Quoted text:
========================
What happens when regulated stablecoin issuers fail? Who’s left holding the bag?
“The Stablecoin Act, also known as the GENIUS Act, aims to protect consumers by establishing a federal regulatory framework for stablecoins, ensuring their reserves are safe and providing holders with a direct legal claim on those assets in case of issuer bankruptcy. The GENIUS Act establishes that the assets backing the stablecoin are protected in the event of issuer bankruptcy, meaning the underlying asset is client-protected. So, if something happens to the issuer, clients can claim the assets directly. This protects the user of the stablecoin from any eventual bankruptcy of the issuer.
“There is one question that is still unclear, however. In some cases, if the stablecoin asset backing the issuance is held by banks, this can present a problem because banks can go bust. Banks could set up client-protected accounts to mitigate this, so even if the bank goes bust, the assets are protected. But most likely, the GENIUS Act will establish that regardless of where the underlying assets sit, they will still be protected from any bankruptcies involving either the bank or the issuer.”
What will happen to unregulated stablecoin issuers?
“With the introduction and implementation of the GENIUS Act, unregulated issuers simply won’t be able to operate in the U.S., which is a dominant market for many issuers and the crypto ecosystem in general. Nobody knows at this point how restricted U.S. citizens will be from buying stablecoins abroad, but unregulated stablecoins developed and based outside the U.S. will need to register themselves and follow the rules outlined by the new legislation.
“This, alongside the U.S. dollar’s existing influence, means the GENIUS Act is effectively setting the agenda for issuers globally to either follow or miss out on the U.S. market.”
========================
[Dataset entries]
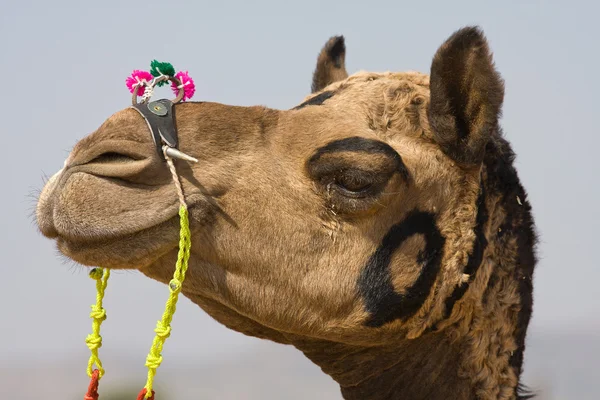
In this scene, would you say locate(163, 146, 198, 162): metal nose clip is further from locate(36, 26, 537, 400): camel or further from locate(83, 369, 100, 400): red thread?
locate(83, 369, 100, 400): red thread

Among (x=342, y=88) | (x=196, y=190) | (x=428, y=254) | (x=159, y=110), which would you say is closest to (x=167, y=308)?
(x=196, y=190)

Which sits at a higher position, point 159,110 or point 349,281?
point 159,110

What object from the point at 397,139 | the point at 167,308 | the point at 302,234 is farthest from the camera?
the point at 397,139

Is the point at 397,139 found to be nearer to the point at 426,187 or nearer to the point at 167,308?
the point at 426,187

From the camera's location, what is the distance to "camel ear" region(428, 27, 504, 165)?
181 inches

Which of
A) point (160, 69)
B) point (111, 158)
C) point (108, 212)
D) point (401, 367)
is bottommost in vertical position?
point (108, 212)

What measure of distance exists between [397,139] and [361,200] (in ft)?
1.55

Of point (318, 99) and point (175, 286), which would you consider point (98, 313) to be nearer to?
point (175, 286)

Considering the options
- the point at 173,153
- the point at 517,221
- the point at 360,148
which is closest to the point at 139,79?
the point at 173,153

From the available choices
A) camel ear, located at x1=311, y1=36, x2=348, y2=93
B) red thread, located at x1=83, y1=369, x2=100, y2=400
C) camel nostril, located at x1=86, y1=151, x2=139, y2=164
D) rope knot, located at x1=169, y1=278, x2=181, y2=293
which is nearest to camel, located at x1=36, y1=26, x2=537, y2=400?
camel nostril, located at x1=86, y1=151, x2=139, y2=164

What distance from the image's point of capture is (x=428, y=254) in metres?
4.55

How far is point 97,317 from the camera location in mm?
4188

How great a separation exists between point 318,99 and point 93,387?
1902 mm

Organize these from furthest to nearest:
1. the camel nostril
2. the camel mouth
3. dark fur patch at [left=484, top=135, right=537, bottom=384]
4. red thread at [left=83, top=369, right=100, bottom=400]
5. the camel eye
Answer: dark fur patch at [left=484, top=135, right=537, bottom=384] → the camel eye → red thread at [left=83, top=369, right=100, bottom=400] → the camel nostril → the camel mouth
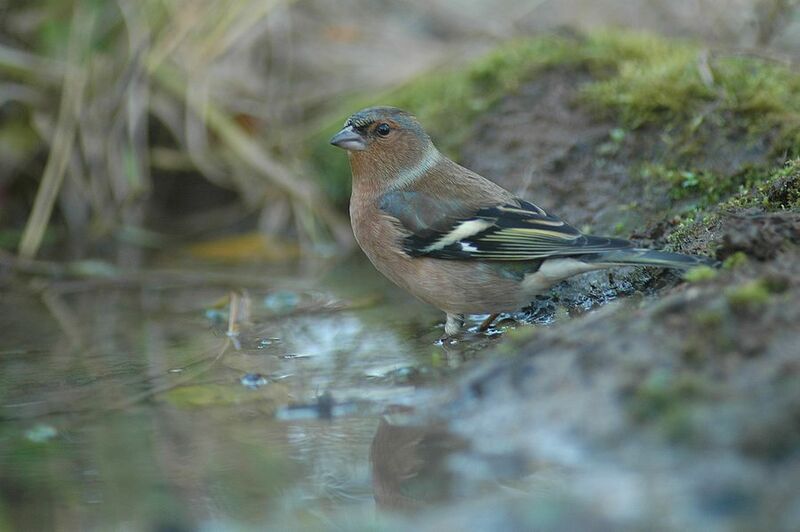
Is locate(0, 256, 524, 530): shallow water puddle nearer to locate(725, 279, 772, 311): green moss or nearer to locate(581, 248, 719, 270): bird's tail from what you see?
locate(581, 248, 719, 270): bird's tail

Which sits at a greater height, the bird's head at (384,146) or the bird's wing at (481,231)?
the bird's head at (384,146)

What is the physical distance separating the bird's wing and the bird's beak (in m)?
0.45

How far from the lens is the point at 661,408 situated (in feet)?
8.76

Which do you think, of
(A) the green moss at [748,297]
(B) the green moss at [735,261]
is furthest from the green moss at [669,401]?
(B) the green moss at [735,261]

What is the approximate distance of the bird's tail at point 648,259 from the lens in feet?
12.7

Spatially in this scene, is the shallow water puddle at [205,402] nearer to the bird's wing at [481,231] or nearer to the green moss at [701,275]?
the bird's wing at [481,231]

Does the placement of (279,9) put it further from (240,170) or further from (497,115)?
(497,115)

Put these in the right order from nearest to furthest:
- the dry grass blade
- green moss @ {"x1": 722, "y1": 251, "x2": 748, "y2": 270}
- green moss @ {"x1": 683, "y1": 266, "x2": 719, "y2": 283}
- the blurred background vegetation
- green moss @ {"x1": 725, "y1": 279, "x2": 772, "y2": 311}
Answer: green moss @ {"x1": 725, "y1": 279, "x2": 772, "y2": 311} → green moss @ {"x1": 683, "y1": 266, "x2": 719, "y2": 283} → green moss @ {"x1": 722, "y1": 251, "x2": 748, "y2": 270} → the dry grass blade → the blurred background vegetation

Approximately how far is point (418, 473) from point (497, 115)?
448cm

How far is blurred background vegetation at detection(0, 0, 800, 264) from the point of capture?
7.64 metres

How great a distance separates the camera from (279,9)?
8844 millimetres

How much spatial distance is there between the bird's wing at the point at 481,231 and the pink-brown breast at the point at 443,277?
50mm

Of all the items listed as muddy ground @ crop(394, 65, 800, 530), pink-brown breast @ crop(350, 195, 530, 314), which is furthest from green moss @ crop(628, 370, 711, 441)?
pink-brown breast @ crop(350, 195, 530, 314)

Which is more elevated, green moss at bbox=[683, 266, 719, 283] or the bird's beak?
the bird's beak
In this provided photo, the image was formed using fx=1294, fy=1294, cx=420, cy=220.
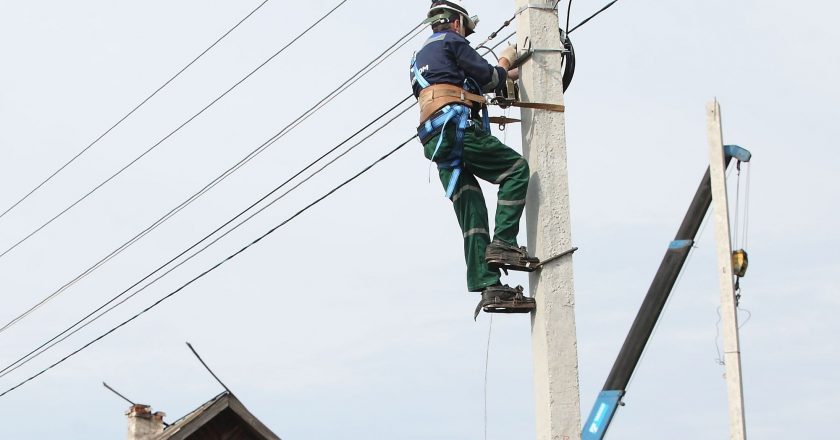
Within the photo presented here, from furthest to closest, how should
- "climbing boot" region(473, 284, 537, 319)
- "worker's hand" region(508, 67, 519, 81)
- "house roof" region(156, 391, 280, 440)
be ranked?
========================
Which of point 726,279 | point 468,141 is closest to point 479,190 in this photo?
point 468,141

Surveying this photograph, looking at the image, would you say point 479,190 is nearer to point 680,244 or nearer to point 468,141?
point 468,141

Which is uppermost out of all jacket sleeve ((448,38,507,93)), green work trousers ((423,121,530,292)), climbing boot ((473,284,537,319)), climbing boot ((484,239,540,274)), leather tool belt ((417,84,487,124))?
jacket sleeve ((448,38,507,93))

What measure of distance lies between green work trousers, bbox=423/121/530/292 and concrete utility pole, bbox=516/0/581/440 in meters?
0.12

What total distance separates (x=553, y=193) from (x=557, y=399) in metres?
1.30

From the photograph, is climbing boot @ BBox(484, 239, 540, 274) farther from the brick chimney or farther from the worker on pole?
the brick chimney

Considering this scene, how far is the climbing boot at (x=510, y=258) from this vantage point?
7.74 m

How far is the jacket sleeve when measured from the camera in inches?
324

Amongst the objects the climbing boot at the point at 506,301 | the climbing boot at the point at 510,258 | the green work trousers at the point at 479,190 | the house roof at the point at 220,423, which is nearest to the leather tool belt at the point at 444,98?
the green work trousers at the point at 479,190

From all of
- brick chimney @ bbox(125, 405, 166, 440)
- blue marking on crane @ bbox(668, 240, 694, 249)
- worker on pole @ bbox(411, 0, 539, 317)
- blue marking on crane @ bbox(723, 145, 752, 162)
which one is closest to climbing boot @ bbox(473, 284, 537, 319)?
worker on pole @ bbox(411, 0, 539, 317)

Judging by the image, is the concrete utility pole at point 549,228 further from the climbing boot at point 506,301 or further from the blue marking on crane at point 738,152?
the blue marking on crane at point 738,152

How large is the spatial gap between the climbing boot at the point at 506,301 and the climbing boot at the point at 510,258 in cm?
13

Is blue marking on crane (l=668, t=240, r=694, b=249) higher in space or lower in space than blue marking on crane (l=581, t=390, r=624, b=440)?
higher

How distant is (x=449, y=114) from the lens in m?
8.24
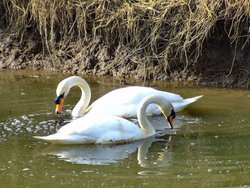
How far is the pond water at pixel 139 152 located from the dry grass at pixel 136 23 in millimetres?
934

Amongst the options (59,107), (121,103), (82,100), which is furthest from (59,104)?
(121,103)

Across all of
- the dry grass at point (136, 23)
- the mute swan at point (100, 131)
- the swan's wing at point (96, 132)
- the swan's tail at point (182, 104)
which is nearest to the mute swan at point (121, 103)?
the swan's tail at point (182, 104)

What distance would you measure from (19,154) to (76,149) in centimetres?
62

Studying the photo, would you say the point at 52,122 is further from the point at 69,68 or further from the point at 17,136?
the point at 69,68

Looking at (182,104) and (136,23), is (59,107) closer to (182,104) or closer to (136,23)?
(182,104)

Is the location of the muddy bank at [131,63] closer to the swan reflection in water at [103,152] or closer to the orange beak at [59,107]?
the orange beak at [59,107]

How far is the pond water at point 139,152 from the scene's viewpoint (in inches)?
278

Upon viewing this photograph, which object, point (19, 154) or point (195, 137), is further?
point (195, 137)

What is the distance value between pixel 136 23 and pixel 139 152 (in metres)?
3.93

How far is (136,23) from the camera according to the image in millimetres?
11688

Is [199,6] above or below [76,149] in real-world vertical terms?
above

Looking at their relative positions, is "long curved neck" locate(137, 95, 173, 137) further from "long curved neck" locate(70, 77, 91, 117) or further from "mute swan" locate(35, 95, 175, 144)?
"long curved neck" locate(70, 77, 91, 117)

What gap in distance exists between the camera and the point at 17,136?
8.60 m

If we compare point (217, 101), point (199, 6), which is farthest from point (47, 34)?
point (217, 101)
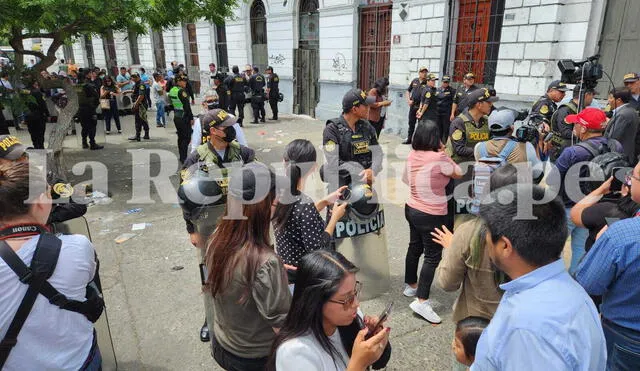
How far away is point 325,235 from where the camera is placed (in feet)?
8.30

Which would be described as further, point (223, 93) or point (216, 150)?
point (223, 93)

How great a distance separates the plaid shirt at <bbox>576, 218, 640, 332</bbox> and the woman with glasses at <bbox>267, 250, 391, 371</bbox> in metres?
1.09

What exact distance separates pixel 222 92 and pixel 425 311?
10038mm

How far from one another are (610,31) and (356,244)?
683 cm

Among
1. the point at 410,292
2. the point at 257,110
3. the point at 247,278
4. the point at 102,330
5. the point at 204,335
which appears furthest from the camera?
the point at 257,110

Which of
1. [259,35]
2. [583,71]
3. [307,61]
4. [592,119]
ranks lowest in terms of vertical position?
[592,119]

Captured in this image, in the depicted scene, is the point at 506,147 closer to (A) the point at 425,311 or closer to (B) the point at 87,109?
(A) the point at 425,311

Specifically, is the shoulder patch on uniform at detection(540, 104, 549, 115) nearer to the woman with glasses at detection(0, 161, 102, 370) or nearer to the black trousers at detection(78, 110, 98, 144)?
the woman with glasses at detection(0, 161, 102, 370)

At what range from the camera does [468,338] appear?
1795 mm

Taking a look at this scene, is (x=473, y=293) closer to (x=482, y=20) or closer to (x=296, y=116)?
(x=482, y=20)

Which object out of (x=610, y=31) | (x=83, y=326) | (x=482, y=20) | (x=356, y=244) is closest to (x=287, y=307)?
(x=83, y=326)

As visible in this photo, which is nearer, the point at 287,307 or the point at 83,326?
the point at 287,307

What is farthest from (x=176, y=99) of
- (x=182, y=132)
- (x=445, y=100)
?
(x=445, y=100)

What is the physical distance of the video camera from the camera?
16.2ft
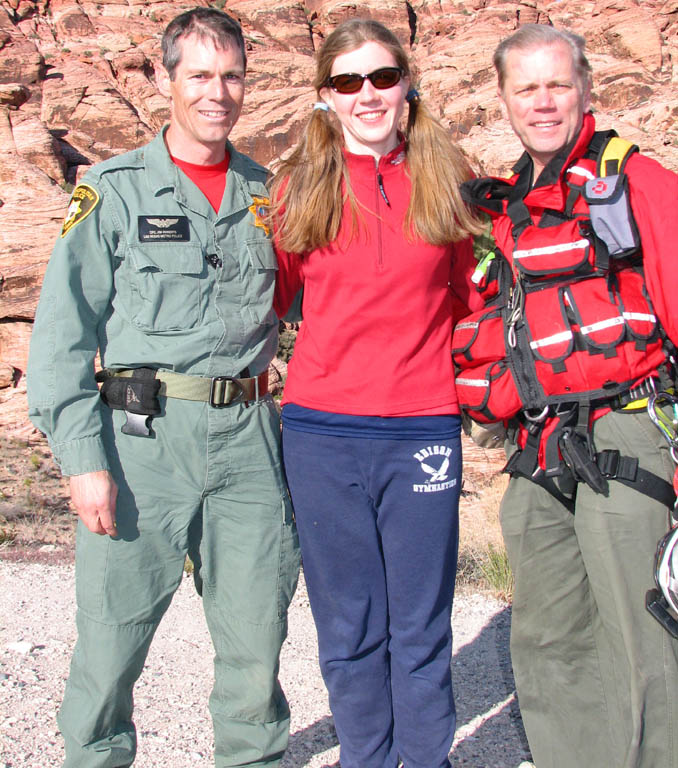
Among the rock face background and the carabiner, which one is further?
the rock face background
========================
Brief A:
Using the stablecoin text, decide whether each statement agrees with it: (i) under the GENIUS Act, clients can claim the backing assets directly if the issuer goes bankrupt; (ii) it is already known how restricted U.S. citizens will be from buying stablecoins abroad; (iii) unregulated stablecoins based outside the U.S. will need to register. Answer yes or no for each and quote the words that decide it.
Brief B:
According to the stablecoin text, what is another name for the Stablecoin Act?
Brief C:
Explain, as the stablecoin text does, why the GENIUS Act is effectively setting the agenda for stablecoin issuers around the world.
Answer using only the stablecoin text, not the data.

Complete output A:
(i) Yes: "So, if something happens to the issuer, clients can claim the assets directly."
(ii) No: "Nobody knows at this point how restricted U.S. citizens will be from buying stablecoins abroad"
(iii) Yes: "unregulated stablecoins developed and based outside the U.S. will need to register themselves and follow the rules outlined by the new legislation."

Complete output B:
The GENIUS Act.

Complete output C:
Under the act, unregulated issuers won't be able to operate in the U.S., which is a dominant market for many issuers and for crypto in general. Together with the U.S. dollar's existing influence, this leaves issuers everywhere a choice: follow the rules or miss out on the U.S. market.